"Nós
éramos amigos e nos tornamos estranhos um para o outro. Mas está bem
que seja assim, e não vamos ocultar e obscurecer isto, como se fosse
motivo de vergonha. Somos dois navios que possuem, cada qual, seu
objetivo e seu caminho; podemos nos cruzar e celebrar juntos uma festa,
como já fizemos – e os bons navios ficaram placidamente no mesmo porto e
sob o mesmo sol. Parecendo haver chegado ao seu destino e ter tido um
só destino.

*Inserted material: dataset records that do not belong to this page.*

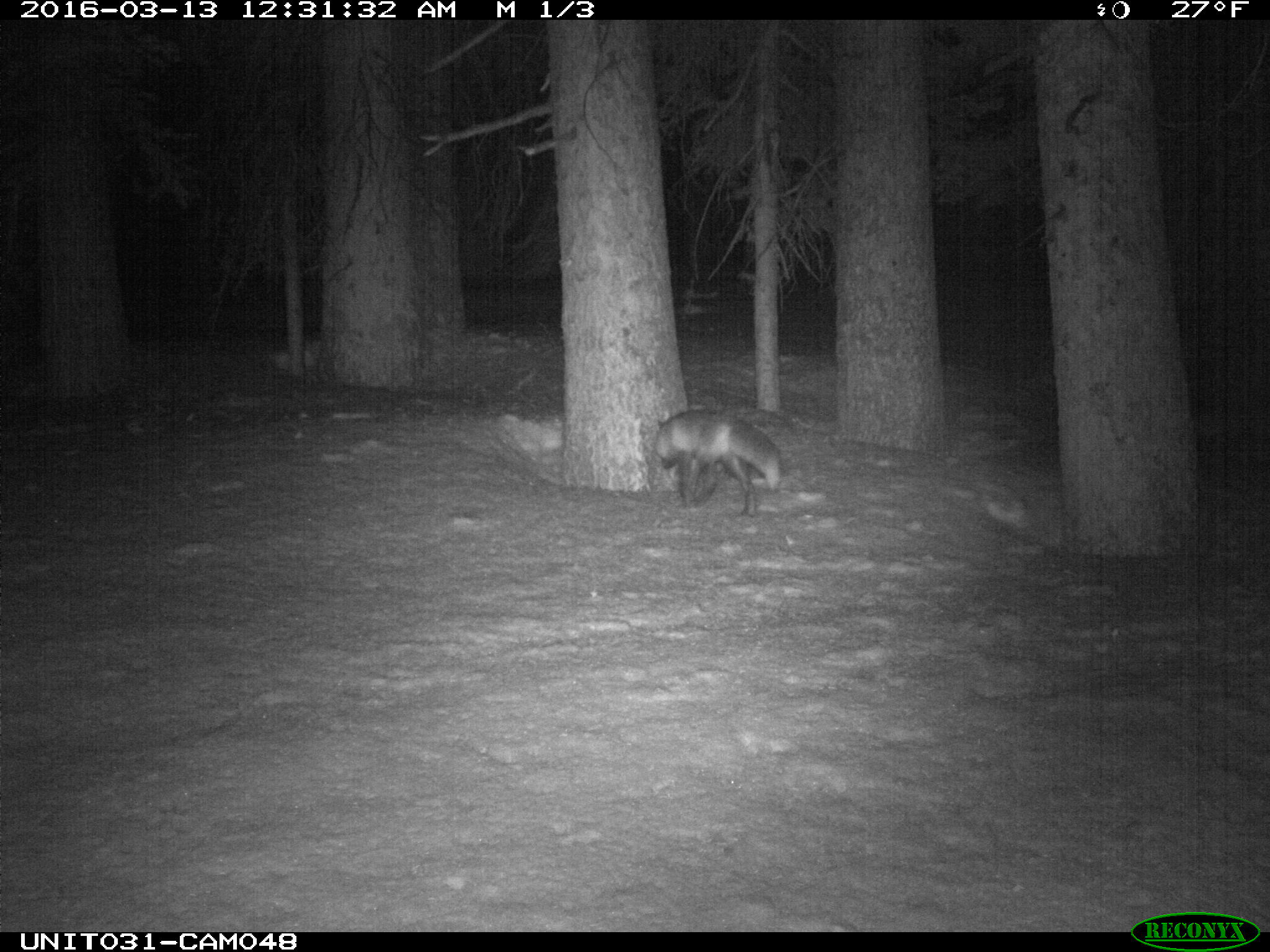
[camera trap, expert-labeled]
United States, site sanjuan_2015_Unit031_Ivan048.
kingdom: Animalia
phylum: Chordata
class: Mammalia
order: Carnivora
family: Canidae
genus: Vulpes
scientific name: Vulpes vulpes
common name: red fox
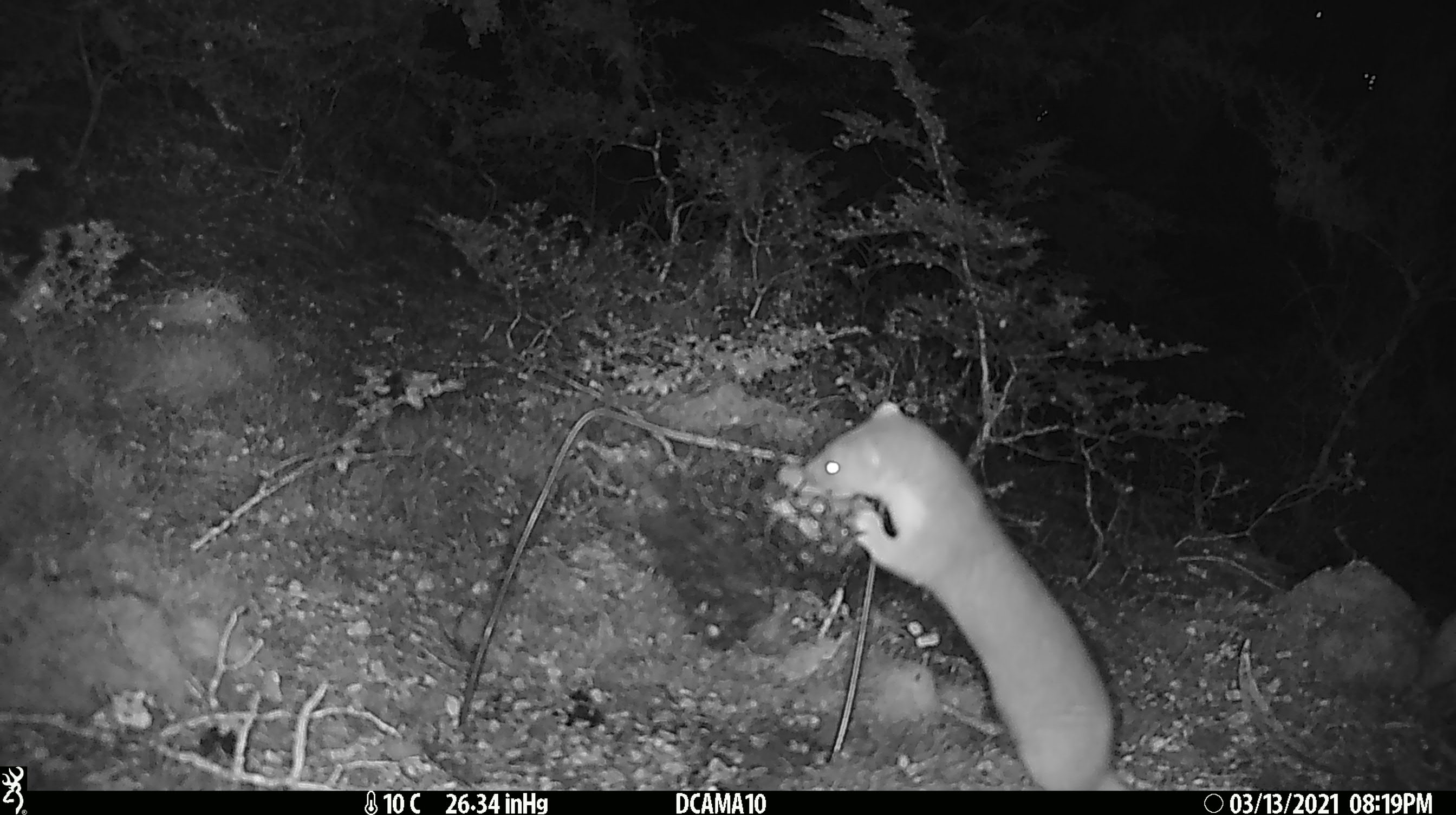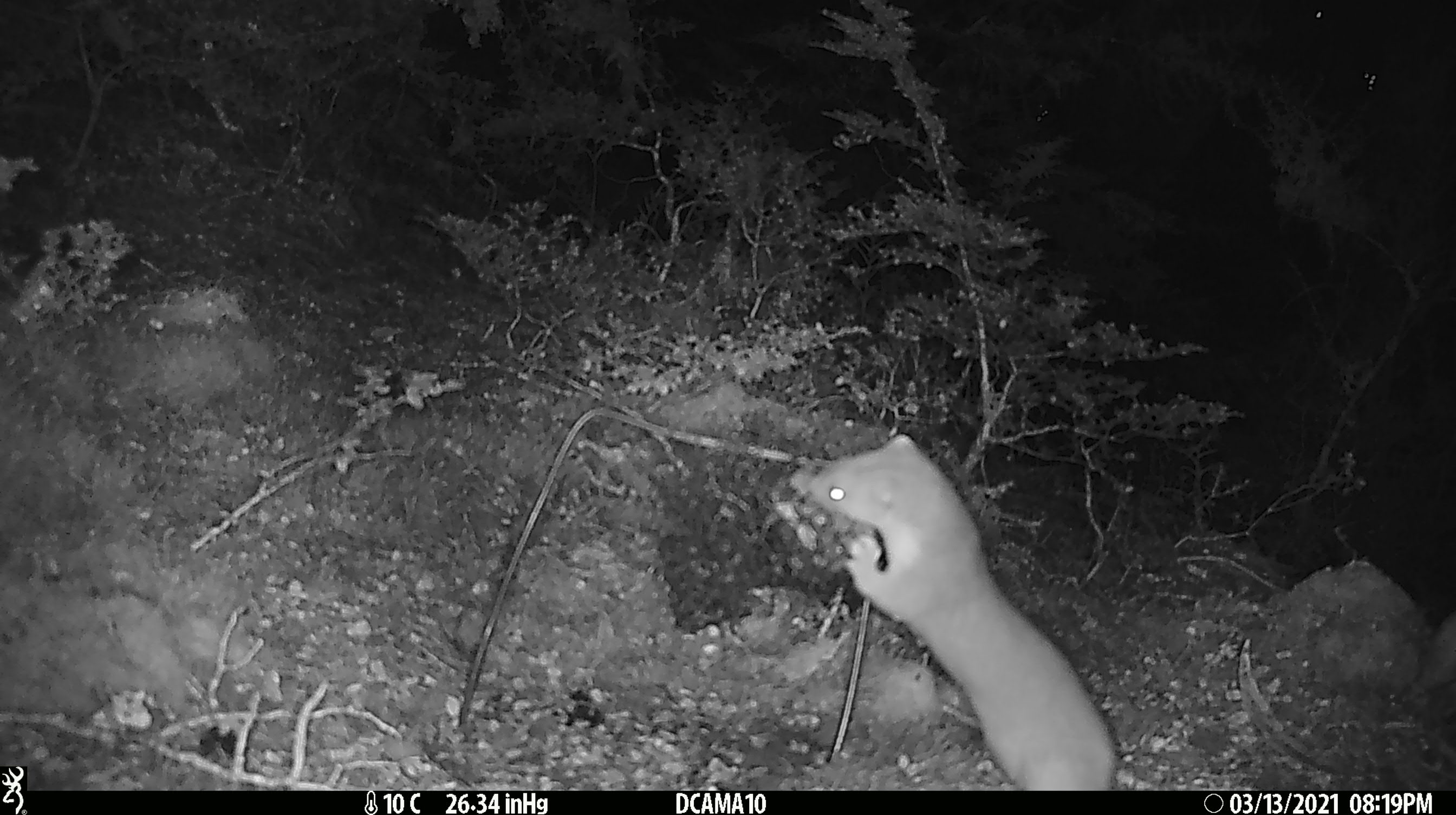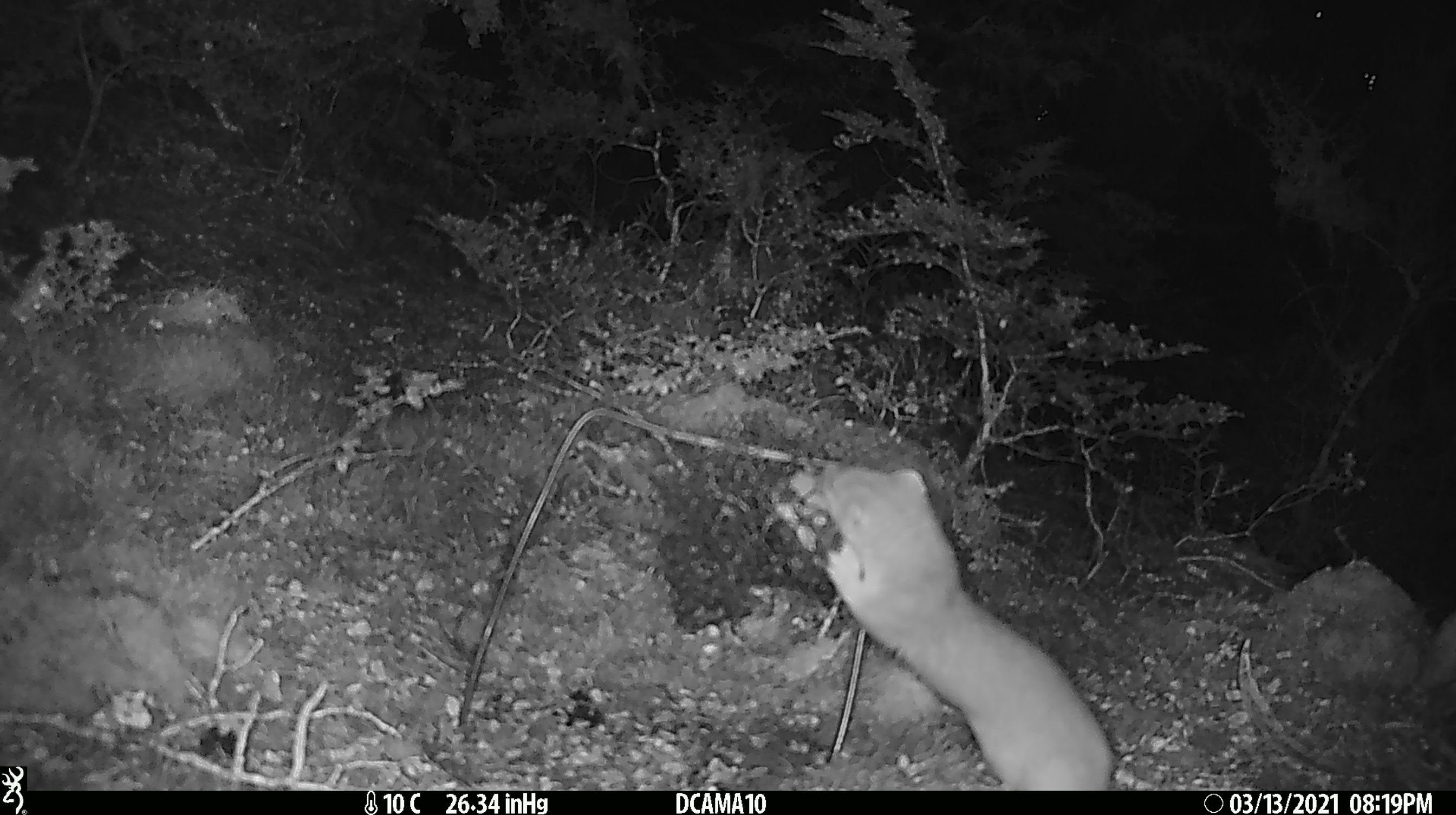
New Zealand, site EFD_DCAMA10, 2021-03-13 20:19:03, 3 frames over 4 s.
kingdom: Animalia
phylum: Chordata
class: Mammalia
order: Carnivora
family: Mustelidae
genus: Mustela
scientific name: Mustela erminea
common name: stoat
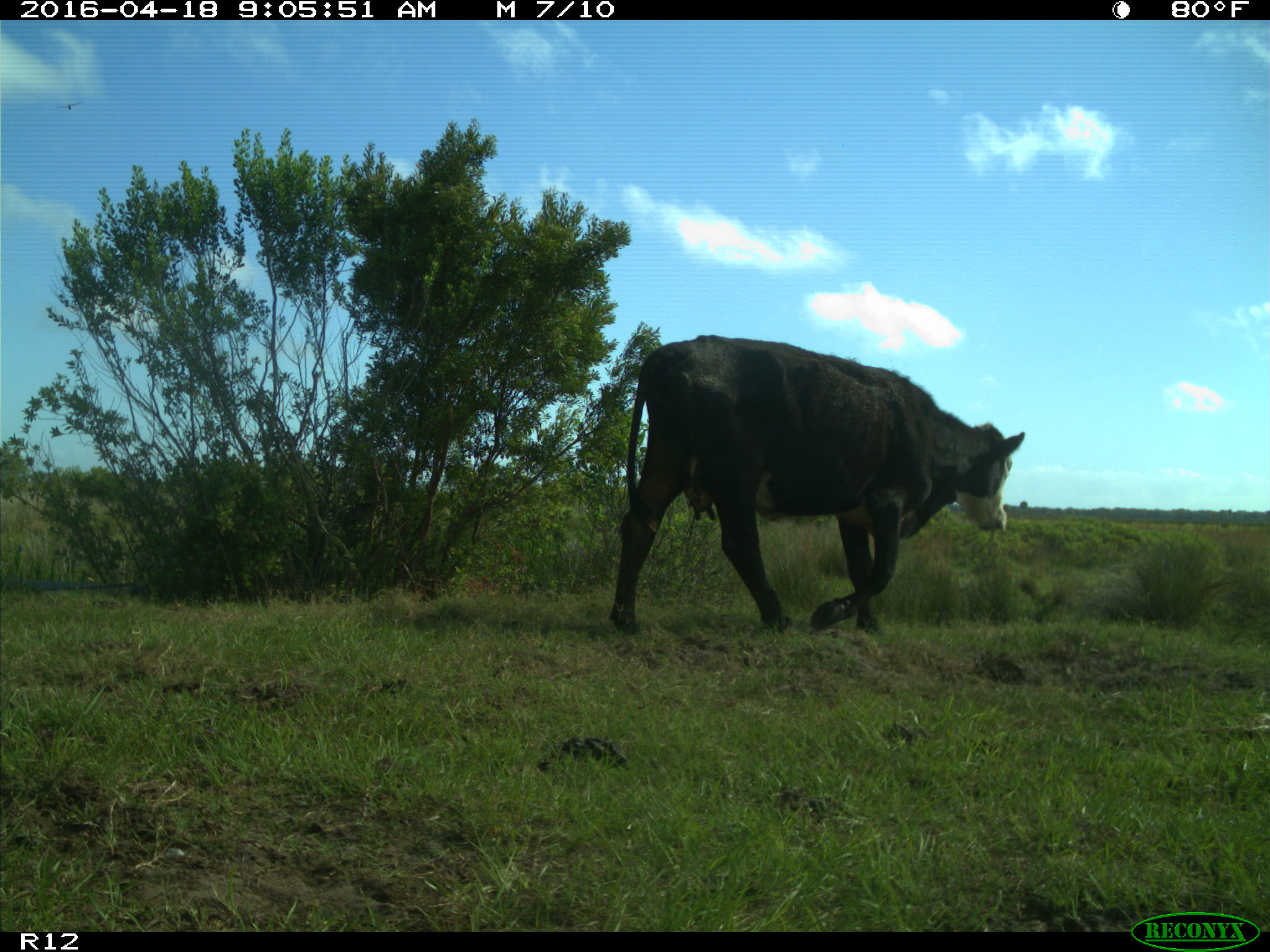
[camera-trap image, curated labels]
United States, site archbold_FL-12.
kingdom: Animalia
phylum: Chordata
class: Mammalia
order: Artiodactyla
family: Bovidae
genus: Bos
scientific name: Bos taurus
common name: domestic cow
Bos taurus (domestic cow).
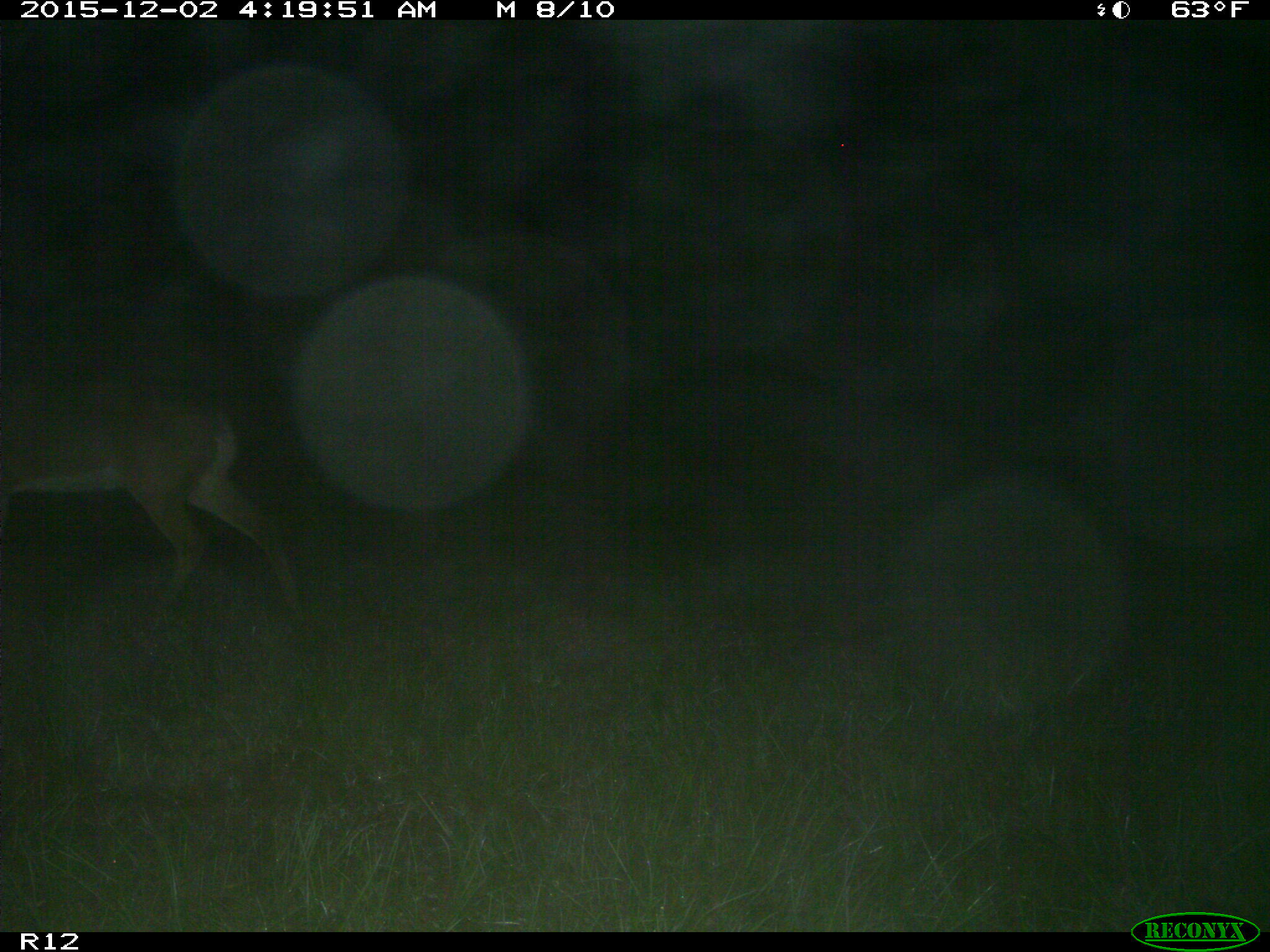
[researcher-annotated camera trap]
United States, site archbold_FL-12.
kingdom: Animalia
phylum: Chordata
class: Mammalia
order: Artiodactyla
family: Cervidae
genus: Odocoileus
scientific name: Odocoileus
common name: deer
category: unidentified deer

Mas, então, a todo-poderosa força de nossa missão nos
afastou novamente, em direção a mares e quadrantes diversos, e talvez
nunca mais nos vejamos de novo – ou talvez nos vejamos, sim, mas sem nos
reconhecermos: os diferentes mares e sóis nos modificaram! Que tenhamos
de nos tornar estranhos um para o outro é da lei acima de nós:
justamente por isso deve-se tornar mais sagrado o pensamento de nossa
antiga amizade! Existe provavelmente uma enorme curva invisível, uma
órbita estelar em que nossas tão diversas trilhas e metas estejam
incluídas como pequenos trajetos – elevemo-nos a esse pensamento! Mas
nossa vida é muito breve e nossa vista muito fraca, para podermos ser
mais que amigos no sentido dessa elevada possibilidade. – E assim crer
em nossa amizade estelar, ainda que tenhamos de ser inimigos na Terra".